#### DATASET RECORDS
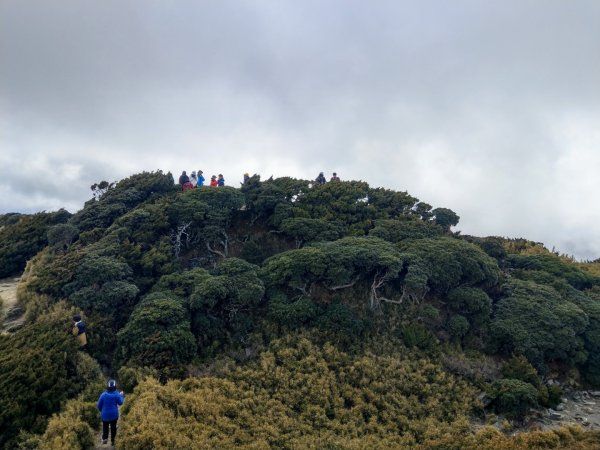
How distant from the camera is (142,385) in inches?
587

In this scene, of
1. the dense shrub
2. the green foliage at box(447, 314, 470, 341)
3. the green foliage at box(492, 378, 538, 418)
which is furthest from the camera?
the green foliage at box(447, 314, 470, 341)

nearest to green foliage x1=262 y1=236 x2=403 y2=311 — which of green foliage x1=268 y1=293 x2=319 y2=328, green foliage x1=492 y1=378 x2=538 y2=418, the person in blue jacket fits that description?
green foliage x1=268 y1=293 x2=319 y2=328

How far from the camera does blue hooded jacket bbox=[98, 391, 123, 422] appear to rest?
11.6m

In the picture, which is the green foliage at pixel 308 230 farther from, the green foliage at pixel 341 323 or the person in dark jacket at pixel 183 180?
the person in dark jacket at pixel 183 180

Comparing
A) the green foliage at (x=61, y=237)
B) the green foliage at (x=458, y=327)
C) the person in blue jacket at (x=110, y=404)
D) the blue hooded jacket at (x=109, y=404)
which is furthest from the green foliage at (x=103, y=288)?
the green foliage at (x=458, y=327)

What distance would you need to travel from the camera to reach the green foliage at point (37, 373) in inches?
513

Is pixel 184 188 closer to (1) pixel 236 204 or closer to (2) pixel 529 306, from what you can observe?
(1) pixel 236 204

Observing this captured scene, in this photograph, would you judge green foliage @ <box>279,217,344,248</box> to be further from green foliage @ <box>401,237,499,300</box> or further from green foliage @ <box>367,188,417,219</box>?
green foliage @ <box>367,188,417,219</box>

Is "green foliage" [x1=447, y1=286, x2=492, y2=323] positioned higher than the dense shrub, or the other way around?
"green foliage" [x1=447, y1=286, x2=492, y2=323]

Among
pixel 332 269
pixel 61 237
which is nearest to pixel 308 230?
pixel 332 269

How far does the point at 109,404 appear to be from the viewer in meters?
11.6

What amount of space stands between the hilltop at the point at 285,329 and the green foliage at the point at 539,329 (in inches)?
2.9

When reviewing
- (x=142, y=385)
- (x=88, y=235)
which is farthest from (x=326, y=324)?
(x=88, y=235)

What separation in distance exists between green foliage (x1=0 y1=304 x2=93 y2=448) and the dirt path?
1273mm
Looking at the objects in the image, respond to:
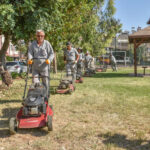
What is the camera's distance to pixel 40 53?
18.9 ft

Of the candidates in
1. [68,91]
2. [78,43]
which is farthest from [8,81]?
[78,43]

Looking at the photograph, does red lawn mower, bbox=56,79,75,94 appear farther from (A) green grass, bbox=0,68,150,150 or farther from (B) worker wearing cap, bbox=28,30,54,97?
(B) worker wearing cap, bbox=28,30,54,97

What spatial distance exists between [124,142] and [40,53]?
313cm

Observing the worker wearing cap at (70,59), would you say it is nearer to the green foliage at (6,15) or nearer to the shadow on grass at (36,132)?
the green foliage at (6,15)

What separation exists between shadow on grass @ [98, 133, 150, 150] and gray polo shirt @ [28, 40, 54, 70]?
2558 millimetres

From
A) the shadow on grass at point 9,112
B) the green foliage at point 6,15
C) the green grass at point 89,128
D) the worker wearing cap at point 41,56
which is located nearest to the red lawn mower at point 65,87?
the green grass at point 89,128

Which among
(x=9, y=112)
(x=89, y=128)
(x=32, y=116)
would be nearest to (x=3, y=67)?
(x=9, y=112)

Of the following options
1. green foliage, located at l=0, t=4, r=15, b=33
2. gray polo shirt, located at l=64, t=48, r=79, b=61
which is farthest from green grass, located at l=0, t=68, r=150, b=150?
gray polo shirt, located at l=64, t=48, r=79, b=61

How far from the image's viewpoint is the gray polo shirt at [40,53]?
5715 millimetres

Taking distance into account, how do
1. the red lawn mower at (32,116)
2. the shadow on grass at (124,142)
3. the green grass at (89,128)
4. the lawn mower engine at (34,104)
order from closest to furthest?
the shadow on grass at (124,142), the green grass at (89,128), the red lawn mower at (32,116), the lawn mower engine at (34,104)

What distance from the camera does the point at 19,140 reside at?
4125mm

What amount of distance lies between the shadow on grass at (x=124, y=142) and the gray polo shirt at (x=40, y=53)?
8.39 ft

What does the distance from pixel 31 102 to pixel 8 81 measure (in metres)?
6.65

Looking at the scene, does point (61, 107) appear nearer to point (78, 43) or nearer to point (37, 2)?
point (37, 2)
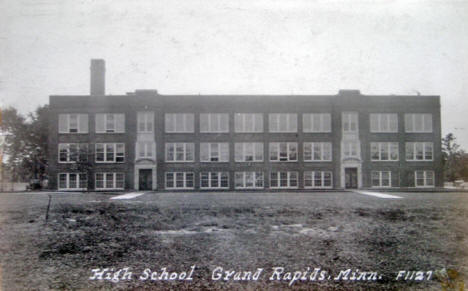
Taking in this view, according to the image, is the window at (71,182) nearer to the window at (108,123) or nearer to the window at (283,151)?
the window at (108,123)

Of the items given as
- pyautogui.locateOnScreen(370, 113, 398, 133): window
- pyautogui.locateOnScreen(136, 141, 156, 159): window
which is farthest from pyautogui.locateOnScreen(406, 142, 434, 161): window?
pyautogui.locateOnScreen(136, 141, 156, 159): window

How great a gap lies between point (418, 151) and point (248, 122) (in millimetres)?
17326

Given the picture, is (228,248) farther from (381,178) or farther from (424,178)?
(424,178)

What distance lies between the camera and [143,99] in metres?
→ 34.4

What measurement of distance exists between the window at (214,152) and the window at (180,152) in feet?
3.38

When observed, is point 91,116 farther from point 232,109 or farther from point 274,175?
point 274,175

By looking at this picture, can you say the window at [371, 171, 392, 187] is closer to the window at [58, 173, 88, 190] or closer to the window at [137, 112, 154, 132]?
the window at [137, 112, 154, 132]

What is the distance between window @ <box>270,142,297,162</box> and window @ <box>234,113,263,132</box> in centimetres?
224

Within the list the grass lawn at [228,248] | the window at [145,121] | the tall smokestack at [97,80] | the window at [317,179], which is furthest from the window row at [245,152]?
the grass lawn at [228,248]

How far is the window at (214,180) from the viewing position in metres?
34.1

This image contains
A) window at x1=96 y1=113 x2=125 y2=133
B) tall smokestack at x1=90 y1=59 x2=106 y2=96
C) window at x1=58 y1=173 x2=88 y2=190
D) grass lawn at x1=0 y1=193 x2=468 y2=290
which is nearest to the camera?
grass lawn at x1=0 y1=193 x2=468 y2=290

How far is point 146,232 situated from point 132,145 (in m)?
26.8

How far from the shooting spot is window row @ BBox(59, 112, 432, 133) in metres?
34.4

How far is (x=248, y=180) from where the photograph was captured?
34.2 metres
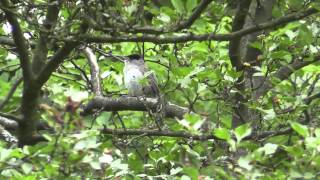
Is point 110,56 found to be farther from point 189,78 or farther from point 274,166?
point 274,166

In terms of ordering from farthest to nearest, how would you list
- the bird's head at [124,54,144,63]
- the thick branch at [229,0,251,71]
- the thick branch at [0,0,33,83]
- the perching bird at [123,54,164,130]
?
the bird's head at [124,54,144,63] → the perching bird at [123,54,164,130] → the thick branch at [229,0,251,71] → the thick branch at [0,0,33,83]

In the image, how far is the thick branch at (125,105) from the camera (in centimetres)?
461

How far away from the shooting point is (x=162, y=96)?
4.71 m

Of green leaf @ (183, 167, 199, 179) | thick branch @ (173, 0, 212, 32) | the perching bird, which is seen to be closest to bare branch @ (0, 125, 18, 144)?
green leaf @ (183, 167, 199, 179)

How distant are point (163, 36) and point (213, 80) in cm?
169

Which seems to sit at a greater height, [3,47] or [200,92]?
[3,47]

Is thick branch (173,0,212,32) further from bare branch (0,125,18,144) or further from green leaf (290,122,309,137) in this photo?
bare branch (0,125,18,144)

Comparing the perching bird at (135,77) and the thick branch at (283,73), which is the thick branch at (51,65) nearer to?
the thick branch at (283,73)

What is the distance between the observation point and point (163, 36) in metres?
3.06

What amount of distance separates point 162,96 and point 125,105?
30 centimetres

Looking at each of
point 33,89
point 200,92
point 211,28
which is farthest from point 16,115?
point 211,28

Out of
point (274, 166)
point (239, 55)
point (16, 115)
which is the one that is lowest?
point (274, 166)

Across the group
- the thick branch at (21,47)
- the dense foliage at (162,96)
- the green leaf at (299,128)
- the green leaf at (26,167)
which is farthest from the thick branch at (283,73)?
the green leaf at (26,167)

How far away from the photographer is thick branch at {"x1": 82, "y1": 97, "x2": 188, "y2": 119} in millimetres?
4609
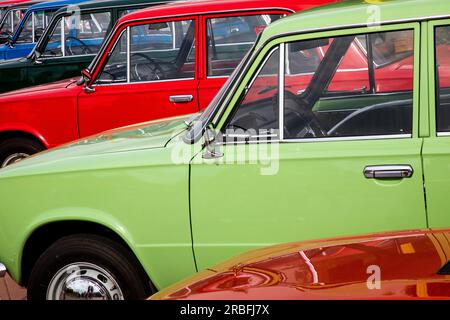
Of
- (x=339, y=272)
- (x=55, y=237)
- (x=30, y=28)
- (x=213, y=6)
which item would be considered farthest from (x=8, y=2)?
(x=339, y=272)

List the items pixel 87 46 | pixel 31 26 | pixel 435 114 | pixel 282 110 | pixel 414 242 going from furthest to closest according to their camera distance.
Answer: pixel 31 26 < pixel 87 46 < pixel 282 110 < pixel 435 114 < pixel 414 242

#### THE TASK
Starting at the line that contains "Across the group", retype each line through the final one in the listing, with both ends kept and the pictures omitted.

#### EXERCISE SOLUTION
Across the group
- the thick branch at (21,47)
- the dense foliage at (162,96)
- the green leaf at (299,128)
- the green leaf at (26,167)
which is farthest from the thick branch at (283,73)?
the green leaf at (26,167)

How far away from the photographer is thick branch at {"x1": 82, "y1": 97, "x2": 188, "y2": 119} in millimetres?
4609
Of
- (x=339, y=272)
- (x=55, y=237)
- (x=30, y=28)
- (x=213, y=6)
which item would be considered farthest from (x=8, y=2)?
(x=339, y=272)

List the items pixel 87 46 | pixel 31 26 | pixel 435 114 | pixel 282 110 | pixel 414 242 going from furthest to closest according to their camera distance.
Answer: pixel 31 26 < pixel 87 46 < pixel 282 110 < pixel 435 114 < pixel 414 242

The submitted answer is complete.